-------- SOURCE EXTRACT --------

My last blog post was on Azure SQL Database high availability and I would like to continue along that discussion with a blog post about disaster recovery in Azure SQL Database.  First, a clarification on the difference between high availability and disaster recovery:

High Availability (HA) – Keeping your database up 100% of the time with no data loss during common problems.  Redundancy at system level, focus on failover, addresses single predictable failure, focus is on technology.  SQL Server IaaS would handle this with:

  • Always On Failover cluster instances
  • Always On Availability Groups (in same Azure region)
  • SQL Server data files in Azure

Disaster Recovery (DR) – Protection if major disaster or unusual failure wipes out your database.  Use of alternate site, focus on re-establishing services, addresses multiple failures, includes people and processes to execute recovery.  Usually includes HA also.  SQL Server IaaS would handle this with:

  • Log Shipping
  • Database Mirroring
  • Always On Availability Groups (different Azure regions)

--------

SHORT PROBLEM A:
Return the lines of the listing below verbatim, starting at the line containing "Looking at the" and ending at the line containing "711 centimetres".

-------- RECORD EXTRACTS --------

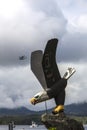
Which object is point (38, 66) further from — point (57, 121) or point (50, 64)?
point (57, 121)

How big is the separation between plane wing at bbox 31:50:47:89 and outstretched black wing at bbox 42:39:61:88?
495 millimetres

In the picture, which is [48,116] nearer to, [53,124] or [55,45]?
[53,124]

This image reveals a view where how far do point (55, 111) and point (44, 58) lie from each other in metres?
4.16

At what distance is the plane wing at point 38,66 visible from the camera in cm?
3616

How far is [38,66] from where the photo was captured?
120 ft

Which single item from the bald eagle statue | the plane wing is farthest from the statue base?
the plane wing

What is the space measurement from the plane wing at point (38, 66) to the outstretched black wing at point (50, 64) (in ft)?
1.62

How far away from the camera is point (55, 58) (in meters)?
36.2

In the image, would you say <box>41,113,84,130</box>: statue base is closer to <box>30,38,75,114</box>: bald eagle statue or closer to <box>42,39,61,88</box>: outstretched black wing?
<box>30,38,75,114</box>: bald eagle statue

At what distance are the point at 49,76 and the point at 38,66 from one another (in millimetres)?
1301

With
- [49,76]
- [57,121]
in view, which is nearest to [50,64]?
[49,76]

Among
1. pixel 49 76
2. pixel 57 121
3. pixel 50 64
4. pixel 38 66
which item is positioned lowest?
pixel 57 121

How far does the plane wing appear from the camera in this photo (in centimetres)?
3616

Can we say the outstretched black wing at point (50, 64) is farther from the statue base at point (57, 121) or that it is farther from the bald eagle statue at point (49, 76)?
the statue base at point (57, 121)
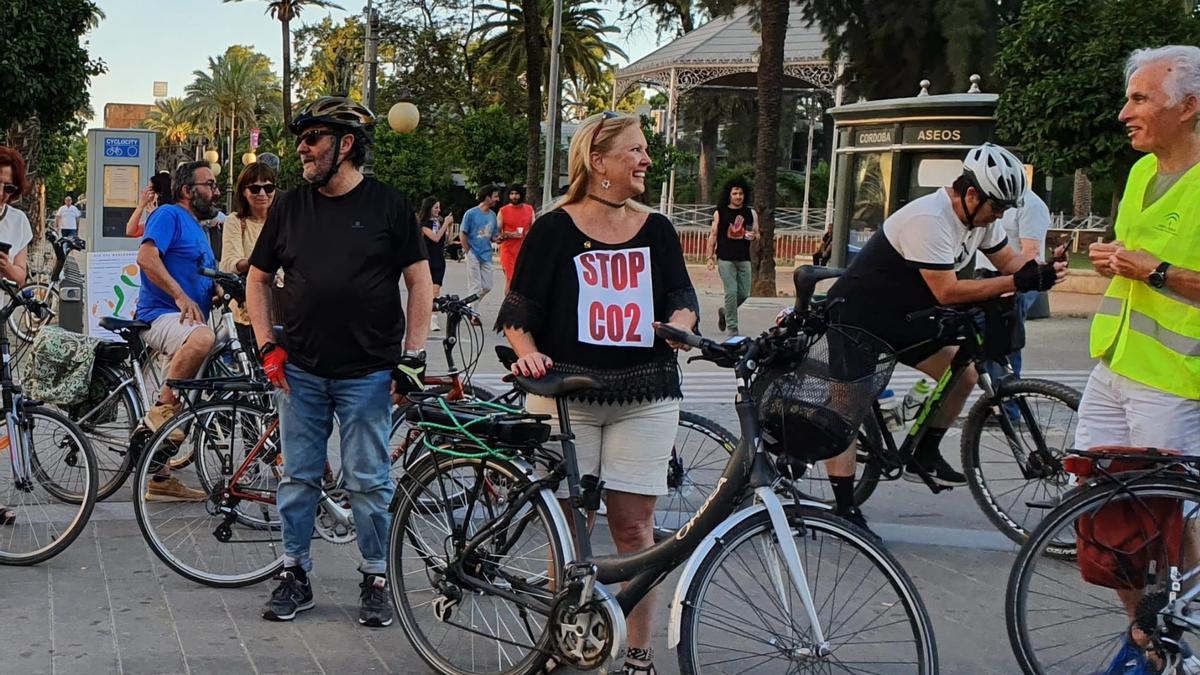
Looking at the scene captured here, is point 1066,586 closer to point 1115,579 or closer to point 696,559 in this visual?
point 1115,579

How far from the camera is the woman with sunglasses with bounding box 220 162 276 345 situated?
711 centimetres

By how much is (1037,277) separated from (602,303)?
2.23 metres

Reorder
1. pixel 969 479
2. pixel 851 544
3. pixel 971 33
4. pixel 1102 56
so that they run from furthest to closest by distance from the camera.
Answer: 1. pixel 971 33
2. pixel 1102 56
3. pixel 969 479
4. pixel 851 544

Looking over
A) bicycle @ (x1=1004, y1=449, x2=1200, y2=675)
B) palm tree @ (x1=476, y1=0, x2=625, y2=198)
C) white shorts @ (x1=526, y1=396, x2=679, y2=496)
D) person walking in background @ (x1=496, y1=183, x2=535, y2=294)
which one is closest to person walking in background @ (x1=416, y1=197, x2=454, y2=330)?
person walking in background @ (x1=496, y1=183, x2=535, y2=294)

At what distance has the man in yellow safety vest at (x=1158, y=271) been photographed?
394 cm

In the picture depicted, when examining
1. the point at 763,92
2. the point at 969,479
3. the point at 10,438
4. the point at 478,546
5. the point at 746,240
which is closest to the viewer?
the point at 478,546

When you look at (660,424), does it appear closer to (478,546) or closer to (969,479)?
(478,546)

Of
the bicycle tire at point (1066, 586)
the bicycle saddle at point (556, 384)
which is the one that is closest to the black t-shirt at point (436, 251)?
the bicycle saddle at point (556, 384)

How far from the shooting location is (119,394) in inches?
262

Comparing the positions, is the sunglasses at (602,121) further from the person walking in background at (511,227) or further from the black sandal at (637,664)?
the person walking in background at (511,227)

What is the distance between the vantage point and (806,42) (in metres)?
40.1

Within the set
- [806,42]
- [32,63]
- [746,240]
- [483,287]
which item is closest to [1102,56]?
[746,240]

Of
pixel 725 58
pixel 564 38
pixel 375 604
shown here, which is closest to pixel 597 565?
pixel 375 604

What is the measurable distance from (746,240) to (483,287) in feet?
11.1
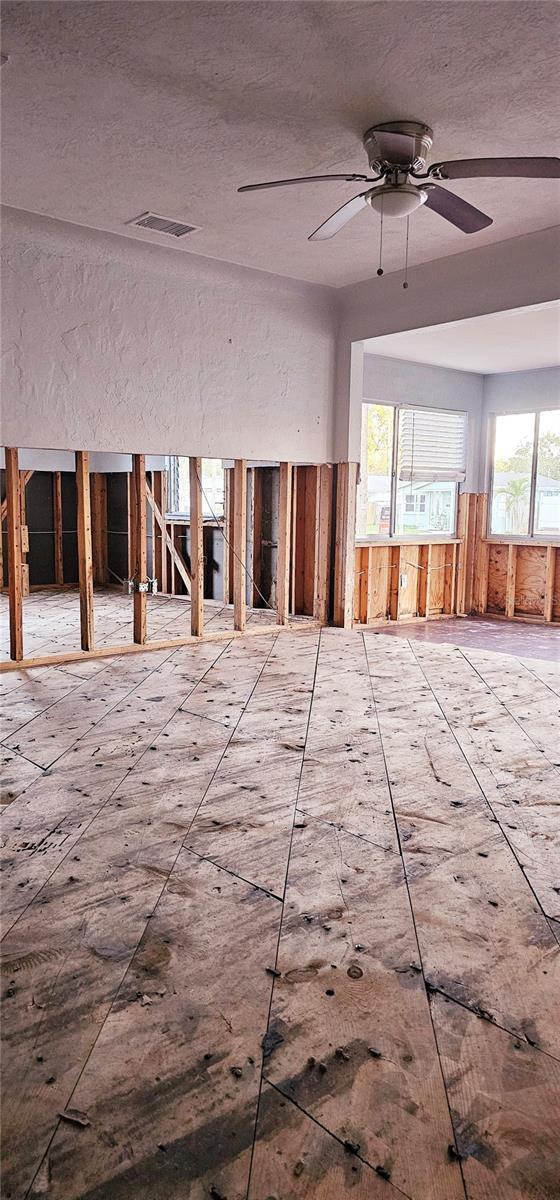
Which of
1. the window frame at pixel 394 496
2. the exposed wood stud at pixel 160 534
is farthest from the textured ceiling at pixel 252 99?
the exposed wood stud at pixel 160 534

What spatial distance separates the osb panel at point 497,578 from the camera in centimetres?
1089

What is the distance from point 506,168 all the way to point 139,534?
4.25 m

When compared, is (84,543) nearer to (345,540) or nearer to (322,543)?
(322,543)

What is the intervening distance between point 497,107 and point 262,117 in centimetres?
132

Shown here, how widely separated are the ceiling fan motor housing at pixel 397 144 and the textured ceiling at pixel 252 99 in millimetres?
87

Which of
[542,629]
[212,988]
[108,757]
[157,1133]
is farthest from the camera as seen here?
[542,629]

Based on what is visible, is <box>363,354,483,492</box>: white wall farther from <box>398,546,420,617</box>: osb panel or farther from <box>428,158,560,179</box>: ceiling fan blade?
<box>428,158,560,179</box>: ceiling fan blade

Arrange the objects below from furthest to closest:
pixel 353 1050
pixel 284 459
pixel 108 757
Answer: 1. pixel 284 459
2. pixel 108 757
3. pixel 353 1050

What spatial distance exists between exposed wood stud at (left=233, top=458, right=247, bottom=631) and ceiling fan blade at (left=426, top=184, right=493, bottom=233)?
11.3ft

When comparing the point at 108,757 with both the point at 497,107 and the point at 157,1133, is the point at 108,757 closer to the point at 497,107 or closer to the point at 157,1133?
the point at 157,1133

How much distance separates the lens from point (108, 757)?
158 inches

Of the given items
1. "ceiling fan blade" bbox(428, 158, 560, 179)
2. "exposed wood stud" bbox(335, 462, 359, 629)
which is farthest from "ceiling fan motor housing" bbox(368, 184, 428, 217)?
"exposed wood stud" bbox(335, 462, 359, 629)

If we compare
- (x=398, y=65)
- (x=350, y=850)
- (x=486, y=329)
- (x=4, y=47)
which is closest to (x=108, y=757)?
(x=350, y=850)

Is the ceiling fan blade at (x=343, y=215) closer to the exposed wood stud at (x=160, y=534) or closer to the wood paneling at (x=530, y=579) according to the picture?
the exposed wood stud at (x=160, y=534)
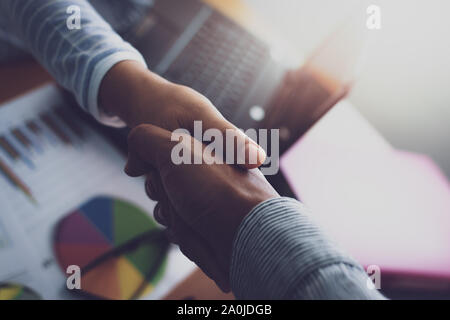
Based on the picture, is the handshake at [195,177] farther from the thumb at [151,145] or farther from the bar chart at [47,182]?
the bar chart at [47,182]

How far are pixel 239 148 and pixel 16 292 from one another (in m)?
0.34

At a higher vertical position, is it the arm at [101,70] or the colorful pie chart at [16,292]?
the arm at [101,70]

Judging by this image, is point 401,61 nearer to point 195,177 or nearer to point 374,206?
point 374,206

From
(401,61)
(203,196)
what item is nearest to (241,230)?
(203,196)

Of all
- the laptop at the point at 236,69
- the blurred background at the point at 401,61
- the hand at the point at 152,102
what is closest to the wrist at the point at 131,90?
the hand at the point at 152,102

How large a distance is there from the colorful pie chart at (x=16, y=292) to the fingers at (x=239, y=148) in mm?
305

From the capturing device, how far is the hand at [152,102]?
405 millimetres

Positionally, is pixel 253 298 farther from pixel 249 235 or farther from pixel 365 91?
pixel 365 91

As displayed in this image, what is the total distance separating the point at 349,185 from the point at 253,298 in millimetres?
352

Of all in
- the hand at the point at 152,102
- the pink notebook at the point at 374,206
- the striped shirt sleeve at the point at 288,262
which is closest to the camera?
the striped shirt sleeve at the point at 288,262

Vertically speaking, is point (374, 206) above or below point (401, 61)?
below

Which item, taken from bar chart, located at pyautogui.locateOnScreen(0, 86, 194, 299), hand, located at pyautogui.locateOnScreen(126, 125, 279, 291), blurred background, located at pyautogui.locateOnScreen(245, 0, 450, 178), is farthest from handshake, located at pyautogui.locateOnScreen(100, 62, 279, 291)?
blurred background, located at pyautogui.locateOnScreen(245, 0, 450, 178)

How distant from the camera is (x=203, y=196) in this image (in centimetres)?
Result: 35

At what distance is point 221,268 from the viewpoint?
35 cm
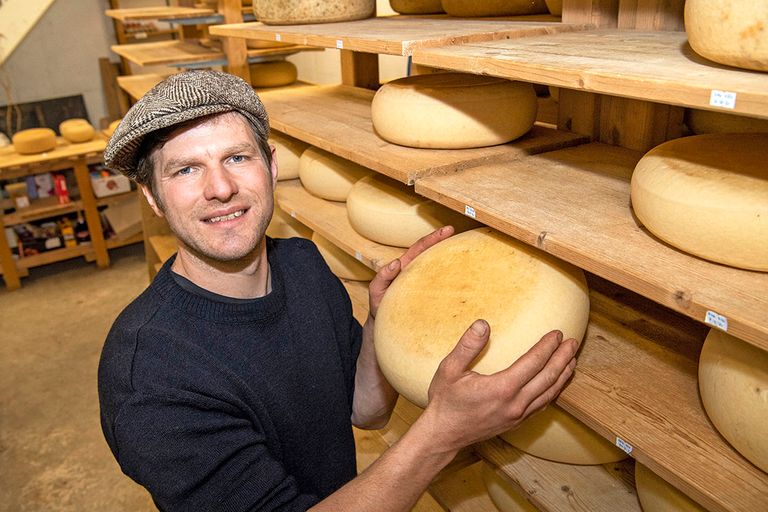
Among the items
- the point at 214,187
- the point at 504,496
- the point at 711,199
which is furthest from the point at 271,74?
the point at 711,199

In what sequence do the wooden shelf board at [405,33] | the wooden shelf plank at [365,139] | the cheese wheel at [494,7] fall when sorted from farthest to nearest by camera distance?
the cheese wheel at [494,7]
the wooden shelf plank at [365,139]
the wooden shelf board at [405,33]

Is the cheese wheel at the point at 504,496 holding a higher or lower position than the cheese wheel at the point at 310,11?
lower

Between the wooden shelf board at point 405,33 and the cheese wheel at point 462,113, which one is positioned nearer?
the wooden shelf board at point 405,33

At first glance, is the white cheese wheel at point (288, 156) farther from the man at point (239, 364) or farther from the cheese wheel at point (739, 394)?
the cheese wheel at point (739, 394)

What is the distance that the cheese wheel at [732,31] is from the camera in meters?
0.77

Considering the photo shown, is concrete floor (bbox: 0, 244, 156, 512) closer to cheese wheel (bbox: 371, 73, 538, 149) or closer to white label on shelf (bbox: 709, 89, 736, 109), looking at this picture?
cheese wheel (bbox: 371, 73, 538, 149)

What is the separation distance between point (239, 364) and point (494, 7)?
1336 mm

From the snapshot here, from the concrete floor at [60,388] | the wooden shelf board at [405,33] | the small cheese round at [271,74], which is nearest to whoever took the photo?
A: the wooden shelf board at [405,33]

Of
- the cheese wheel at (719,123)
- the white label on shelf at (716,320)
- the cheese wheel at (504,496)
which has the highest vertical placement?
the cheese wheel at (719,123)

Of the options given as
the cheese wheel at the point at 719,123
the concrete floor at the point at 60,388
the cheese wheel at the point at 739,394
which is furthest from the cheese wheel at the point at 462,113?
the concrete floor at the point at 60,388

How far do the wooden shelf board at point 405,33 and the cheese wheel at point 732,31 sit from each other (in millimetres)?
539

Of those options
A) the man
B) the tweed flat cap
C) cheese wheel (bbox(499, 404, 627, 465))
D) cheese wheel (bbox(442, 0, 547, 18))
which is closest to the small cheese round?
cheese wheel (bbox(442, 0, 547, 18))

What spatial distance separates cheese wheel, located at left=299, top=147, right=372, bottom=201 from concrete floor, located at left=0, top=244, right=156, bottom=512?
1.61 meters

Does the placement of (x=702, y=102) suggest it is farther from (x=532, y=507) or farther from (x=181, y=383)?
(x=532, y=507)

--------

SHORT PROBLEM B:
According to the Azure SQL Database excerpt, which three methods would SQL Server IaaS use to handle disaster recovery?

FINAL RESULT A:
Looking at the scene captured here, is point 1066,586 closer to point 1115,579 or closer to point 696,559 in this visual?
point 1115,579

How far from the camera is the woman with sunglasses with bounding box 220 162 276 345 situated?
711 centimetres

FINAL RESULT B:
Log Shipping, Database Mirroring, and Always On Availability Groups (different Azure regions).